### DATA UNDER STUDY
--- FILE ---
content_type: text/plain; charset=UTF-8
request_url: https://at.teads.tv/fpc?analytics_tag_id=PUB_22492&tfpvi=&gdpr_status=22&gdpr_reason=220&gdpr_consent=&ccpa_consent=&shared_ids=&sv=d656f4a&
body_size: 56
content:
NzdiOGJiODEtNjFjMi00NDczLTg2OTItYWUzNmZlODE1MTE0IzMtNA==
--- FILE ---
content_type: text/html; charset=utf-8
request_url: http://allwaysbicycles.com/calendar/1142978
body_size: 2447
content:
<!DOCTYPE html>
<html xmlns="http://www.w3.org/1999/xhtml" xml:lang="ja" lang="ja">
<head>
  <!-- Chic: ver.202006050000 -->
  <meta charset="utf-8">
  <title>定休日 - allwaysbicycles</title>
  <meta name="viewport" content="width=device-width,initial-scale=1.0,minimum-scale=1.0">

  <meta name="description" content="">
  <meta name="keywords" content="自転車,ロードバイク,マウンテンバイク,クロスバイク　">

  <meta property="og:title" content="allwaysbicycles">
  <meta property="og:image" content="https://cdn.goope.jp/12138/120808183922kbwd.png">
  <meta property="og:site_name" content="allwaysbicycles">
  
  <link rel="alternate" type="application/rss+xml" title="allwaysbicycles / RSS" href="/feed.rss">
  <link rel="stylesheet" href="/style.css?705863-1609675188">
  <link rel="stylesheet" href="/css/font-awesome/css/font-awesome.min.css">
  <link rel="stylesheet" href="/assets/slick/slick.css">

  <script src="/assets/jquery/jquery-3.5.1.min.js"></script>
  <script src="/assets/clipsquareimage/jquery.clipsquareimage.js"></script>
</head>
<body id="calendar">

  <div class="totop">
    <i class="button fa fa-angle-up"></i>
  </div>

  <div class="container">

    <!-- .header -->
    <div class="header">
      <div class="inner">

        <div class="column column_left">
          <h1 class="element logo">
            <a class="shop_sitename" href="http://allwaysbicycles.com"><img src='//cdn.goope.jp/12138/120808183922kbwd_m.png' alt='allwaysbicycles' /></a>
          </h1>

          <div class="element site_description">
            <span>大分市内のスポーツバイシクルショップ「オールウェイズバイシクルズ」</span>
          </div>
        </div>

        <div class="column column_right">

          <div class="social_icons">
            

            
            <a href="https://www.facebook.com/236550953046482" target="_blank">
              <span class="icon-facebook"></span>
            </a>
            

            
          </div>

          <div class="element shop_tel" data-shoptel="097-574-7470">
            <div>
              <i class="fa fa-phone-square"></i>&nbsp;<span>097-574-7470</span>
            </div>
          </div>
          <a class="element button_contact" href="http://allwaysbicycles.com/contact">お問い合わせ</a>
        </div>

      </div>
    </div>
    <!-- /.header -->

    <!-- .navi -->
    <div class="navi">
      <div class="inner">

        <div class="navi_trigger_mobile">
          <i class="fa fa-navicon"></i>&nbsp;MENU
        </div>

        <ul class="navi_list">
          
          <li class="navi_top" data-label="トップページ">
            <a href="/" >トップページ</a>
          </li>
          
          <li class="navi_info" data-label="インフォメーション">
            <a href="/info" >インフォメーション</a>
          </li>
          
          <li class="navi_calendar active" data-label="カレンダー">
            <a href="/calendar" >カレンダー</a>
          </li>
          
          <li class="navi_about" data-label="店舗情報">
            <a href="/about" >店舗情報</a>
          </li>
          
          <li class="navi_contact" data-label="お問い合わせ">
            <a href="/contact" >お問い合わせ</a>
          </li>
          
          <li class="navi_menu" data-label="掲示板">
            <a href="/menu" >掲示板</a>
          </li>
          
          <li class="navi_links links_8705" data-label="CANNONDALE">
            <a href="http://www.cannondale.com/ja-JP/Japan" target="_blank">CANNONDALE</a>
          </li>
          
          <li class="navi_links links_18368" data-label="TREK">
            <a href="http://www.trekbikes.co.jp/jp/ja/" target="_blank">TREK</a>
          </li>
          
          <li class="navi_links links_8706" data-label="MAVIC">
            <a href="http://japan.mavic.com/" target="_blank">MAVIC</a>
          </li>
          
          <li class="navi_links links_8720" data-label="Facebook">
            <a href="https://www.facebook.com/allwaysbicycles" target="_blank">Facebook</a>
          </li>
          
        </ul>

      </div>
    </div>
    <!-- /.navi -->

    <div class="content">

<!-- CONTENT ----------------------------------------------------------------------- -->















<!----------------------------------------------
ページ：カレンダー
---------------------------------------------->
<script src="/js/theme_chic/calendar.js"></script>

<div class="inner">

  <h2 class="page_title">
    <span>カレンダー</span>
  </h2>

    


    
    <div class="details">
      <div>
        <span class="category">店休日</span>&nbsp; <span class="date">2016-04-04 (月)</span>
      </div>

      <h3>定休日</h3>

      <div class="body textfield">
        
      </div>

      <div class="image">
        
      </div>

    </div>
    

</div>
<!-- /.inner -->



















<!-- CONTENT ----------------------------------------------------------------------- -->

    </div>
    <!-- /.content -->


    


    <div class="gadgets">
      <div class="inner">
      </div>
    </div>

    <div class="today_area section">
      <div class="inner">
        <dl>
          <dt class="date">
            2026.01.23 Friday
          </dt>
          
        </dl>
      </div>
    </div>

### EXERCISE
Check every line of the data above for the string "店舗情報", and copy those that have it.

### RESPONSE
          <li class="navi_about" data-label="店舗情報">
            <a href="/about" >店舗情報</a>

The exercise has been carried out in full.